**Requirement:** Pull out from the material below all lines with "html".

-- Supplied material follows --

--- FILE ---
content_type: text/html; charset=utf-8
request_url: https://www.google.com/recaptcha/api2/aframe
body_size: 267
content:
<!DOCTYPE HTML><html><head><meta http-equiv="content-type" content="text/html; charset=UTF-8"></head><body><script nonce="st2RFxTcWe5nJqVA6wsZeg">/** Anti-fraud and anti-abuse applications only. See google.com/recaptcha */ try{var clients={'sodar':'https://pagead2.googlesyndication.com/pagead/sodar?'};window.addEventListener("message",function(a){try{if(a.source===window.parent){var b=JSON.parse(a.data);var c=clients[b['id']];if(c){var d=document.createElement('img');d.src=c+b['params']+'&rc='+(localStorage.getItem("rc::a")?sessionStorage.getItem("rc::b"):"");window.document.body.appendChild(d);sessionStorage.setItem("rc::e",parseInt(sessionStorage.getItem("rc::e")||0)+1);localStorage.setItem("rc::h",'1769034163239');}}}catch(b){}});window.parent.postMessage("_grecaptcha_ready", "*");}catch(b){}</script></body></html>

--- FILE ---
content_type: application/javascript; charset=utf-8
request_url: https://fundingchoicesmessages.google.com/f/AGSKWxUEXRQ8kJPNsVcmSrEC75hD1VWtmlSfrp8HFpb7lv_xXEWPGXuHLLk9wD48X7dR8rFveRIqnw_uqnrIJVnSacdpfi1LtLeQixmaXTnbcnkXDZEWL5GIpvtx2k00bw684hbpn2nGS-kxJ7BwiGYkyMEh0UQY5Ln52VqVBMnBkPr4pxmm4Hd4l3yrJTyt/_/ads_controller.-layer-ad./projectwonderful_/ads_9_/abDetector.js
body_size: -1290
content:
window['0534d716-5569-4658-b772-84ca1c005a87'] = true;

-- Supplied material concluded --

**Exercise answer:**
content_type: text/html; charset=utf-8
<!DOCTYPE HTML><html><head><meta http-equiv="content-type" content="text/html; charset=UTF-8"></head><body><script nonce="st2RFxTcWe5nJqVA6wsZeg">/** Anti-fraud and anti-abuse applications only. See google.com/recaptcha */ try{var clients={'sodar':'https://pagead2.googlesyndication.com/pagead/sodar?'};window.addEventListener("message",function(a){try{if(a.source===window.parent){var b=JSON.parse(a.data);var c=clients[b['id']];if(c){var d=document.createElement('img');d.src=c+b['params']+'&rc='+(localStorage.getItem("rc::a")?sessionStorage.getItem("rc::b"):"");window.document.body.appendChild(d);sessionStorage.setItem("rc::e",parseInt(sessionStorage.getItem("rc::e")||0)+1);localStorage.setItem("rc::h",'1769034163239');}}}catch(b){}});window.parent.postMessage("_grecaptcha_ready", "*");}catch(b){}</script></body></html>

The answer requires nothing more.